Orlando Sentinel Tribune
August 25, 1992 Tuesday, 3 STAR
SECTION: STYLE; Pg. E1
LENGTH: 467 words
HEADLINE: A FRESH TV IDEA SET IN THE 1300'S
BYLINE: By Greg Dawson, Sentinel Television Critic
BODY:
Everyone's Irish on St. Patrick's Day, and when the new fall TV
season rolls around (in late summer now), everyone's from Missouri:
Viewers are in a show-me state of mind as in, "Show me something
new."
So the networks give us a couple dozen comedies and dramas with all
the freshness of discount bread. There are exceptions, of course, and
tonight the new fall season lives up to its billing as ABC premieres
Covington Cross, the boldest deviator from the norm among the 33 new
series.
The schedule is jammed with family sitcoms and dramas, but Covington
Cross is the only one set in 14th-century England and filmed on
location in and around a real castle, with a mostly British cast.
It's a hoot - a high-spirited, handsomely mounted, tongue-in-cheek
romp that blithely mixes swordplay and slapstick, feudalism and
feminism, in a whimsical meeting of the 1390s and the 1990s.
This is the story of a widowed dad, Sir Thomas Gray (Nigel Terry),
who could be Fred MacMurray in My Three Sons, except that he has a
beautiful daughter (Ione Skye) in addition to three rambunctious
sons, and he carries a broadsword instead of a briefcase to work.
################
## Job a
Pick out every row that contains the word "ornate" and copy each of those rows in full.

## Extracted entries
################
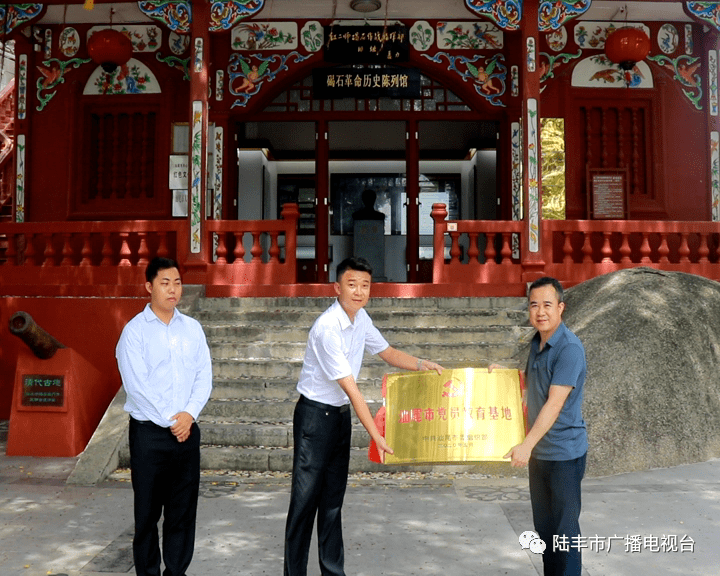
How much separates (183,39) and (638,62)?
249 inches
################
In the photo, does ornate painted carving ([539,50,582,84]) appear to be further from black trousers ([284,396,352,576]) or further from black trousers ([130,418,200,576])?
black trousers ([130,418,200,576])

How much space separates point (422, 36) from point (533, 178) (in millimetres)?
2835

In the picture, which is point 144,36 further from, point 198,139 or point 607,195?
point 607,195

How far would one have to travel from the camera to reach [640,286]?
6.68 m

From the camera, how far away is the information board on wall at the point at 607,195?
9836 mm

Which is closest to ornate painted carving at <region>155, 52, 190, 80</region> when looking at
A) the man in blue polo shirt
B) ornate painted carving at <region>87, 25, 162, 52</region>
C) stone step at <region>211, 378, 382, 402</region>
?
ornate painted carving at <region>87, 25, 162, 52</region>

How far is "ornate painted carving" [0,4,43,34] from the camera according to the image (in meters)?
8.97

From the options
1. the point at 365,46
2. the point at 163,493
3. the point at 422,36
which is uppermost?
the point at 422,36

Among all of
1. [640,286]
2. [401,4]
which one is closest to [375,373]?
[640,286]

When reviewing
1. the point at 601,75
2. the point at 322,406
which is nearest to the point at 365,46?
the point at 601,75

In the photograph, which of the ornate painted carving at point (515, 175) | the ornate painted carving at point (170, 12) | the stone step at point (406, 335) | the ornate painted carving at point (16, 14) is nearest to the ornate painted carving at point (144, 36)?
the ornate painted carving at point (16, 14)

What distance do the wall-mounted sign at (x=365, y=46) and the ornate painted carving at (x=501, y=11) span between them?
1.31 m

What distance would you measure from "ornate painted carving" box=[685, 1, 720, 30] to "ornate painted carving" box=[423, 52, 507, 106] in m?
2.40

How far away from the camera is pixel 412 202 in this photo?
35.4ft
################
## Job b
Edit the TV review from "So the networks" up to and including "and the 1990s." by changing "castle" to "fortress", and write out the revised passage.

## Final answer a
In the photo, does ornate painted carving ([539,50,582,84]) appear to be further from black trousers ([284,396,352,576]) or further from black trousers ([130,418,200,576])?
Which is closest to ornate painted carving at <region>155, 52, 190, 80</region> when looking at
B) ornate painted carving at <region>87, 25, 162, 52</region>
ornate painted carving at <region>87, 25, 162, 52</region>
How far is "ornate painted carving" [0,4,43,34] from the camera according to the image (in meters)?
In the photograph, which of the ornate painted carving at point (515, 175) | the ornate painted carving at point (170, 12) | the stone step at point (406, 335) | the ornate painted carving at point (16, 14) is nearest to the ornate painted carving at point (144, 36)?
the ornate painted carving at point (16, 14)
What distance do the wall-mounted sign at (x=365, y=46) and the ornate painted carving at (x=501, y=11) span between them?
What distance would you measure from "ornate painted carving" box=[685, 1, 720, 30] to "ornate painted carving" box=[423, 52, 507, 106] in m?

## Final answer b
So the networks give us a couple dozen comedies and dramas with all
the freshness of discount bread. There are exceptions, of course, and
tonight the new fall season lives up to its billing as ABC premieres
Covington Cross, the boldest deviator from the norm among the 33 new
series.
The schedule is jammed with family sitcoms and dramas, but Covington
Cross is the only one set in 14th-century England and filmed on
location in and around a real fortress, with a mostly British cast.
It's a hoot - a high-spirited, handsomely mounted, tongue-in-cheek
romp that blithely mixes swordplay and slapstick, feudalism and
feminism, in a whimsical meeting of the 1390s and the 1990s.